● Brano estratto
==*==

Mobbing e ricollocamento professionale: come l'Orientamento aiuta nelle crisi lavorative

Come riconoscere il mobbing, affrontare le transizioni lavorative e usare l’orientamento per ricostruire carriera e fiducia professionale. A cura di Emanuele Di Pietro, Orientatore Asnor ed Esperto HR.

Mobbing: il nemico silenzioso della carriera

Il mobbing non è una lamentela generica: è un processo sistematico, prolungato, spesso invisibile ai più. La giurisprudenza (Cassazione, Sez. Lavoro, Sentenza n. 33639/2022) lo definisce come una serie di comportamenti di carattere persecutorio, illeciti o anche leciti se considerati singolarmente, che con intento vessatorio vengono attuati in modo sistematico e prolungato nel tempo, con l’obiettivo di emarginare il dipendente.

Chi subisce mobbing perde lucidità professionale, autostima e perfino capacità decisionale nelle scelte di carriera.

Qui l’Orientatore deve diventare una bussola, non un terapeuta, e nemmeno un avvocato, ma una guida che rimette la persona al centro, ricostruisce competenze schiacciate dall’ambiente e apre percorsi alternativi, dentro o fuori l’azienda.

==*==

● Dati
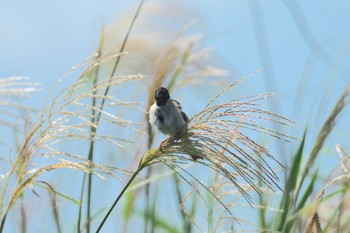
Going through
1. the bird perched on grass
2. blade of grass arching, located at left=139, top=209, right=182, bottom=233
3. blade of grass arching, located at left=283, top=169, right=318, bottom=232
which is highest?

==*==

● Compiti dell'esercizio
1. Nel brano sul mobbing, quale sentenza della Cassazione viene citata per definire il fenomeno?
2. Prosegui il brano sul mobbing e sull'orientamento professionale a partire dalla sua ultima frase.
I dati sono materiale a sé stante, separato dal brano.

● Risposte ai compiti
1. La sentenza n. 33639/2022 della Sezione Lavoro.

2.
Chi è l'Orientatore e cosa fa

Ricollocamento: da crisi a ripartenza

Il ricollocamento professionale non è un “servizio di consolazione”, ma un intervento strategico che si colloca nel punto più fragile della vita professionale di una persona: il momento in cui ciò che sembrava stabile - identità lavorativa, routine e relazioni - si incrina all’improvviso.

Nei licenziamenti collettivi (L. 223/1991), nelle riorganizzazioni aziendali o nelle dismissioni di reparti, l’Orientatore non può essere un semplice traghettatore verso una nuova candidatura.
Diventa un facilitatore di rinascita professionale, chiamato a gestire non solo la tecnica, ma la trasformazione.

Accompagnare una persona in transizione significa andare oltre il bilancio di competenze: significa comprendere perché quel lavoratore è stato escluso, quali dinamiche ne hanno eroso la fiducia, quali ferite porta con sé e quale direzione professionale sia davvero sostenibile per il suo futuro.

Le persone espulse da un contesto lavorativo non arrivano solo con un CV da sistemare, ma con:

  • narrazioni spezzate;
  • autostima compromessa;
  • identità professionale indebolita;
  • paura di sbagliare nuovamente ambiente.

Se non si lavora su questi aspetti, il rischio è quello di “inserire” la persona in un contesto che riproduce esattamente ciò che l’ha fatta crollare.
Per questo il vero ricollocamento è riparativo, non solo funzionale.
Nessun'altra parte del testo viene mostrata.